ASOSOHM.OHORDY data type are decimals the length are 4,0 and default value is 0

All I want to do is to have one parameter for example input '12/9/2013' and get the results.  Can anyone advise me?  Thank you in advance.
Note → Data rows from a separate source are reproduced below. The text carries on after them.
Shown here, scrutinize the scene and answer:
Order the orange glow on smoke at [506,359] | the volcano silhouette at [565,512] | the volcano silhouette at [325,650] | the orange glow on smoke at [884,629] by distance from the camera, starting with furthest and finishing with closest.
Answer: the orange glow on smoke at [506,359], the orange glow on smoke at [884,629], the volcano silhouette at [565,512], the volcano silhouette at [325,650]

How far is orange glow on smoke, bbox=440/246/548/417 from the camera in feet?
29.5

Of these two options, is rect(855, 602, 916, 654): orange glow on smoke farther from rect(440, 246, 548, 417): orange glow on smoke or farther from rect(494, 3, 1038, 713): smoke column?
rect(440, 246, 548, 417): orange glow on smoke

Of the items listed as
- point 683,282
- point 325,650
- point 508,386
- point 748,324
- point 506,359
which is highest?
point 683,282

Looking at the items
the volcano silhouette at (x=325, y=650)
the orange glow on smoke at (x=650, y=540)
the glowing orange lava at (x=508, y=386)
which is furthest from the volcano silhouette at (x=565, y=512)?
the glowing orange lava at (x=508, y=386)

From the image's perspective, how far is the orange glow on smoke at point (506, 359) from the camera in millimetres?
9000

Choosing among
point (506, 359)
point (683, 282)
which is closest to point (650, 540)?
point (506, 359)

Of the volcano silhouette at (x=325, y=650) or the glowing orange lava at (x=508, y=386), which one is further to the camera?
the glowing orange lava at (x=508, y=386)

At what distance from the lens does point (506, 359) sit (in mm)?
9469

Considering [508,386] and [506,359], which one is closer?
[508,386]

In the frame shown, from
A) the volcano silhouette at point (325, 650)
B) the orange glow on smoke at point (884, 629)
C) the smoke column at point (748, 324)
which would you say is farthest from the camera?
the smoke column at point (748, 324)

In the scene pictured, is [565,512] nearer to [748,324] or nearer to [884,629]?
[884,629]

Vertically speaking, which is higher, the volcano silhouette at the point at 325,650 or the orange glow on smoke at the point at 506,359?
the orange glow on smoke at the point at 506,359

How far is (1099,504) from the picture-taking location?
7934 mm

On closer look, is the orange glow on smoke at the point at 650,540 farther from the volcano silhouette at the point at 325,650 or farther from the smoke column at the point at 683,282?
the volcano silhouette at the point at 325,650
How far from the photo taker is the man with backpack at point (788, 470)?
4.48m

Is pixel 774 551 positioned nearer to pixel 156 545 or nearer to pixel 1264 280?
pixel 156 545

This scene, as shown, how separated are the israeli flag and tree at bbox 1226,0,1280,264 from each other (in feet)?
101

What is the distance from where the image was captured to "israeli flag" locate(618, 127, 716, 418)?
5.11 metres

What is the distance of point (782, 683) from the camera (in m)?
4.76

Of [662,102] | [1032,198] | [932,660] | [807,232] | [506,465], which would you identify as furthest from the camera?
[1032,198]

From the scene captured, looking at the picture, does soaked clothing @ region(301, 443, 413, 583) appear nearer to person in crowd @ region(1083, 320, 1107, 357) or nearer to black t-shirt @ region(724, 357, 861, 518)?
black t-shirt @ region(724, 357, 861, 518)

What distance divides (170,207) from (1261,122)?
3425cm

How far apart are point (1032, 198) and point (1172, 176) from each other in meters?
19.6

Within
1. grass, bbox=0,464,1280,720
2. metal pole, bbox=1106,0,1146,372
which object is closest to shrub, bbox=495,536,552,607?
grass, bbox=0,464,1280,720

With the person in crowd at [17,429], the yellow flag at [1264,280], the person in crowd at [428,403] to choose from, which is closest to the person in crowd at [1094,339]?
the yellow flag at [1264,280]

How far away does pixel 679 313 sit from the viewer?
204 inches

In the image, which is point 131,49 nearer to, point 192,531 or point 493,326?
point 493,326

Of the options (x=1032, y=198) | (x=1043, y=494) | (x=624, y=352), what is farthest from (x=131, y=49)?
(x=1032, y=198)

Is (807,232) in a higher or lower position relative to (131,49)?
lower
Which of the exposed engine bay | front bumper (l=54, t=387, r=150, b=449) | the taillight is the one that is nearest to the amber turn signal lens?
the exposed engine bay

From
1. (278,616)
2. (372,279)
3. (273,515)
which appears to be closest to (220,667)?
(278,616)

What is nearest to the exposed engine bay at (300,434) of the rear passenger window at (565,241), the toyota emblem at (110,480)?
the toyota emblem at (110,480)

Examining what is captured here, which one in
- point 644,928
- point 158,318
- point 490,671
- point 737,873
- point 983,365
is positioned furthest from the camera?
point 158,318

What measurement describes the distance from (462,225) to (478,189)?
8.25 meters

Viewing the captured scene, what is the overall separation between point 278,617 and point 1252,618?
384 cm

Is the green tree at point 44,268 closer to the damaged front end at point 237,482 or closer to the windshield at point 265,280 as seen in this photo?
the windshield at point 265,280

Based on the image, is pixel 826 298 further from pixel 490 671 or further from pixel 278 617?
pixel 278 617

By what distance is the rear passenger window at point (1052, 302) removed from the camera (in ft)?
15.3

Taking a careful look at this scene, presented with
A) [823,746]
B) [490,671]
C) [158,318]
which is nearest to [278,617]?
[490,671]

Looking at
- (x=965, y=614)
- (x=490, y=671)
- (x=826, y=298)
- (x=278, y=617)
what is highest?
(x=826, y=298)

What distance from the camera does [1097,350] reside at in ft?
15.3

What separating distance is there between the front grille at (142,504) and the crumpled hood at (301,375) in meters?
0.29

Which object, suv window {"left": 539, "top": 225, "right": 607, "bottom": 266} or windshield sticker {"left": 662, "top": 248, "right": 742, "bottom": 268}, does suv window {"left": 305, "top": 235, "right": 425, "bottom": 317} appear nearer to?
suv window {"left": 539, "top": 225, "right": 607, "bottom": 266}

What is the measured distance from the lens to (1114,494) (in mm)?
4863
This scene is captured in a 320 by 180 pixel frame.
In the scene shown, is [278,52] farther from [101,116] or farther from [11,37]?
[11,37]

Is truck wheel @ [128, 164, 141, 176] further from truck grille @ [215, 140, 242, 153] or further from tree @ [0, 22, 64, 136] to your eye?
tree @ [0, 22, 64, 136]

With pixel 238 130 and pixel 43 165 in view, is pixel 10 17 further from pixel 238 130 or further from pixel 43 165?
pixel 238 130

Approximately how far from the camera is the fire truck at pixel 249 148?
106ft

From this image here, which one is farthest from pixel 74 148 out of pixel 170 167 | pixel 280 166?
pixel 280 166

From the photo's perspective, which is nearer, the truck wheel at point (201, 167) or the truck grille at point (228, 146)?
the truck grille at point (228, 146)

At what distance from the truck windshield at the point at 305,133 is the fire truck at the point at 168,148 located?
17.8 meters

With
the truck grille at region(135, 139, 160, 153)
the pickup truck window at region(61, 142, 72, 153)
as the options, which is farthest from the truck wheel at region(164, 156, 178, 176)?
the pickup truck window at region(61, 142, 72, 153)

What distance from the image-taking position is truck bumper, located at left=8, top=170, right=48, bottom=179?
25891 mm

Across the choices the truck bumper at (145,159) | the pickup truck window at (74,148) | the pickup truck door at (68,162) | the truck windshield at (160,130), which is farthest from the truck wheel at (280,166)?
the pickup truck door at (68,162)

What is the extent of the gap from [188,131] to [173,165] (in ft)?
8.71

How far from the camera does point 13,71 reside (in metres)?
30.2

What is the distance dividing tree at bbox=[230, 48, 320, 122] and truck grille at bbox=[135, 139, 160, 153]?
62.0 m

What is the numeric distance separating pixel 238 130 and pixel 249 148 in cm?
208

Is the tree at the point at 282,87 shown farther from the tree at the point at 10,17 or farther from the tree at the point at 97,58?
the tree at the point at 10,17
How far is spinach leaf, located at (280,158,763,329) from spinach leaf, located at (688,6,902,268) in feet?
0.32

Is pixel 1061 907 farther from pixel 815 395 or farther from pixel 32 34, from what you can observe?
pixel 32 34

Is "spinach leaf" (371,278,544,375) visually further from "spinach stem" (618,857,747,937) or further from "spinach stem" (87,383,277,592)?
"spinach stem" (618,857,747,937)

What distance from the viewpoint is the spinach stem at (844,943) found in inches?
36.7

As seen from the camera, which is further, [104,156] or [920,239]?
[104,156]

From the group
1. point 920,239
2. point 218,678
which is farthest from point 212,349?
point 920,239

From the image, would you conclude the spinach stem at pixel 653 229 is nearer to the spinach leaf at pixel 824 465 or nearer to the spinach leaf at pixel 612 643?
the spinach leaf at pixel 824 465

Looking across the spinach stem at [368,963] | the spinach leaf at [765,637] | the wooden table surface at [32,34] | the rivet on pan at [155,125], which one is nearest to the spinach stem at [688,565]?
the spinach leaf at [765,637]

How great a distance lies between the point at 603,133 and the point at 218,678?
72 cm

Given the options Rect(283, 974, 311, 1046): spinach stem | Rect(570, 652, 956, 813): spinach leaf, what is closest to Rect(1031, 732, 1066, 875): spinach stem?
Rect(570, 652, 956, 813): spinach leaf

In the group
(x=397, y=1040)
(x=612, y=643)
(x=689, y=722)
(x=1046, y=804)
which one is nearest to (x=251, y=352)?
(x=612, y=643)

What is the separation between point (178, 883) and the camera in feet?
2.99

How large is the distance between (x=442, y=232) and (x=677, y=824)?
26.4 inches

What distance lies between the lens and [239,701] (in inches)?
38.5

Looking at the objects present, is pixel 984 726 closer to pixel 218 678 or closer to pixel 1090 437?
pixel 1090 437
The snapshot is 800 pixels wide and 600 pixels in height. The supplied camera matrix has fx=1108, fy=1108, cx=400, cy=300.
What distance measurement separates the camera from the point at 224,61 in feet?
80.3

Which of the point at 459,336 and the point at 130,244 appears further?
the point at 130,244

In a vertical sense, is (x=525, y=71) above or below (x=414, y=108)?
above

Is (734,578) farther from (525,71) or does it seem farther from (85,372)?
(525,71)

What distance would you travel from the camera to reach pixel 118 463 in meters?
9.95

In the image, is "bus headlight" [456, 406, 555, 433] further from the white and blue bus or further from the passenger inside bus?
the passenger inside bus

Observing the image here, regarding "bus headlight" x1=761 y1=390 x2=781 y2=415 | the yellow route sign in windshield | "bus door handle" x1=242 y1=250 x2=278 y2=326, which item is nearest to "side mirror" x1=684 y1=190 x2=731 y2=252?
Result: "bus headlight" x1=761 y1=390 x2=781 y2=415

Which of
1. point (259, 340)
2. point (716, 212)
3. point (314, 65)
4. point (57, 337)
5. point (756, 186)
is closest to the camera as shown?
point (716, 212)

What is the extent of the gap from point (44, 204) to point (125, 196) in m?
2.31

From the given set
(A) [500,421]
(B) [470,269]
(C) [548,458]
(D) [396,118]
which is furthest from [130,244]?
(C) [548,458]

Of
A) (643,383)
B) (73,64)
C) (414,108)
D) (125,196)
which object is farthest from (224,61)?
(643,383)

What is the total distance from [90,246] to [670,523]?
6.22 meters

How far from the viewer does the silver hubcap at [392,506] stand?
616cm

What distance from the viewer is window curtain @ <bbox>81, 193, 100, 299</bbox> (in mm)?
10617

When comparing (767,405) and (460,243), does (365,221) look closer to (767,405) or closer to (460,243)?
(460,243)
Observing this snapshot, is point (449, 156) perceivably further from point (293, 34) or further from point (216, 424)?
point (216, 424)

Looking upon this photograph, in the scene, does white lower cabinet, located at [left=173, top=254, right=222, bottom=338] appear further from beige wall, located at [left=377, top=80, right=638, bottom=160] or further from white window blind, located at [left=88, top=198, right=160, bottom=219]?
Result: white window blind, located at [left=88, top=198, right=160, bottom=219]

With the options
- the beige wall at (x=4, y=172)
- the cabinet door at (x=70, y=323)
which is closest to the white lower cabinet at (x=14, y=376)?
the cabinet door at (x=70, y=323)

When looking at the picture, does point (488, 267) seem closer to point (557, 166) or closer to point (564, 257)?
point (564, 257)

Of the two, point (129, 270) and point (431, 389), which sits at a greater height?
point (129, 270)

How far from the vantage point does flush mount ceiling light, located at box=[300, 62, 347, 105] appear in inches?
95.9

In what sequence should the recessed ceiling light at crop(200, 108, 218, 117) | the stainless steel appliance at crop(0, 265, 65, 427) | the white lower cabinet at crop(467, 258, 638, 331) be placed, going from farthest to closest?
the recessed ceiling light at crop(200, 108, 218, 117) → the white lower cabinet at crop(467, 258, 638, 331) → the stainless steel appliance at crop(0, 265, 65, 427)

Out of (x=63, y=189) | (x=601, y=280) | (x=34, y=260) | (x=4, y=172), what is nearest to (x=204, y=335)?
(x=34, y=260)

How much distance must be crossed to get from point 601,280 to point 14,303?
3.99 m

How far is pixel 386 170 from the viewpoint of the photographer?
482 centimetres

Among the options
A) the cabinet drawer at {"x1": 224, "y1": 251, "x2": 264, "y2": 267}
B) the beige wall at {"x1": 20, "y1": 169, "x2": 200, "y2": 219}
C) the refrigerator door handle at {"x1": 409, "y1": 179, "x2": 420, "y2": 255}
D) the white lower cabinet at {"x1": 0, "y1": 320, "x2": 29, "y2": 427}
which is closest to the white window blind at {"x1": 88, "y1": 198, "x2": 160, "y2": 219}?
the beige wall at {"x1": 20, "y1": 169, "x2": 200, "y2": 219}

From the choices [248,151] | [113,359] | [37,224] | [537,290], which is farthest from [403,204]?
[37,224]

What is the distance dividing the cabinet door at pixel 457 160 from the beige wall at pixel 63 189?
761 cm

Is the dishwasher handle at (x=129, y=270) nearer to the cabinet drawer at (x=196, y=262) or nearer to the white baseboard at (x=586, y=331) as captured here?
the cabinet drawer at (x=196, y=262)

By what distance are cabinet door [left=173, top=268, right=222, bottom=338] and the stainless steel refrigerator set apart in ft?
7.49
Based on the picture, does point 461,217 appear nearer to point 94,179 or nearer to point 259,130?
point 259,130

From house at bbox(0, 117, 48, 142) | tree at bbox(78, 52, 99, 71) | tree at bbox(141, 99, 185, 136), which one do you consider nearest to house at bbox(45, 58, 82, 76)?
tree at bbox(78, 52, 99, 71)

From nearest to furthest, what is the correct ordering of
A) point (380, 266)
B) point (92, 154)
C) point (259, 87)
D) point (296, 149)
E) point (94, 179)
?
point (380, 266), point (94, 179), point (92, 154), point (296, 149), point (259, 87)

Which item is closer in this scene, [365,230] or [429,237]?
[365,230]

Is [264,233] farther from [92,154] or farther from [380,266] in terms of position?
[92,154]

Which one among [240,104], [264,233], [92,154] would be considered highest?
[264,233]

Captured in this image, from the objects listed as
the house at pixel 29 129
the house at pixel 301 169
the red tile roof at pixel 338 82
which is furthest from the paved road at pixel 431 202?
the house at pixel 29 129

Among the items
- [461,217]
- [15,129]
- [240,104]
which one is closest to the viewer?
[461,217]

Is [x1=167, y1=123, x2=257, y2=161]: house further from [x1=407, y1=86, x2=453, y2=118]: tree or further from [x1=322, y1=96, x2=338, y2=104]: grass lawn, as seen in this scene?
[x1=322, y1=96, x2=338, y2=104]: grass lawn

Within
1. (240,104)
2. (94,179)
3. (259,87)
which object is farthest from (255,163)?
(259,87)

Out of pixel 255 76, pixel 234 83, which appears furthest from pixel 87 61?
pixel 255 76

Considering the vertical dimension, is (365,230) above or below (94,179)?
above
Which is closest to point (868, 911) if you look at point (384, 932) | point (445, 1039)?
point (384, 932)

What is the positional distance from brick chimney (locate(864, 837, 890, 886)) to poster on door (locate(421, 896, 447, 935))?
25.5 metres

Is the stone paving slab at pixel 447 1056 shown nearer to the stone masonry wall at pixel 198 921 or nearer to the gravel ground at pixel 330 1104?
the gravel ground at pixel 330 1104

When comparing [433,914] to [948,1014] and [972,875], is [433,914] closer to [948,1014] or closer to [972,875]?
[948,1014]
SELECT COUNT(DISTINCT ASODTANNA.ASOSOHM.OHSON) AS InvoiceCount, ASODTANNA.ASOSOHM.OHORDM, ASODTANNA.ASOSOHM.OHORDD, 
                  ASODTANNA.ASOSOHM.OHORDY, 
                  CASE OHORDM WHEN 1 THEN 'January' WHEN 2 THEN 'February' WHEN 3 THEN 'March' WHEN 4 THEN 'April' WHEN 5 THEN 'May' WHEN 6 THEN 'June' WHEN 7 THEN 'July' WHEN
                   8 THEN 'August' WHEN 9 THEN 'September' WHEN 10 THEN 'October' WHEN 11 THEN 'November' WHEN 12 THEN 'December' ELSE 'N/A' END AS Period, 
                  ASODTANNA.ASOSMNM.SMNAM AS Processor, 
                  SUM(ASODTANNA.ASOSODM.ODORDQ * ASODTANNA.ASOSODM.ODUNTR + ASODTANNA.ASOSODM.ODTXAS + ASODTANNA.ASOSODM.ODTXAL + ASODTANNA.ASOSODM.ODTXAO)
                   AS Amount
FROM     ASODTANNA.ASOSMNM, ASODTANNA.ASOSOHM, ASODTANNA.ASOSODM, MEMDTANNA.MEMMST
WHERE  ASODTANNA.ASOSMNM.SMSMN = ASODTANNA.ASOSOHM.OHSMN1 AND ASODTANNA.ASOSOHM.OHSON = ASODTANNA.ASOSODM.ODSON AND 
                  ASODTANNA.ASOSOHM.OHSTM = MEMDTANNA.MEMMST."MMID#" AND (ASODTANNA.ASOSODM.ODSLN = 0) AND (ASODTANNA.ASOSMNM.SMSMNG = 'NSS') AND 
                  (ASODTANNA.ASOSOHM.OHORDM = 12) AND (ASODTANNA.ASOSOHM.OHORDD = 09)
GROUP BY ASODTANNA.ASOSOHM.OHORDM, ASODTANNA.ASOSOHM.OHORDY, ASODTANNA.ASOSMNM.SMNAM, ASODTANNA.ASOSOHM.OHORDD, 
                  ASODTANNA.ASOSMNM.SMSMNG
HAVING (ASODTANNA.ASOSOHM.OHORDY = 2013)

----------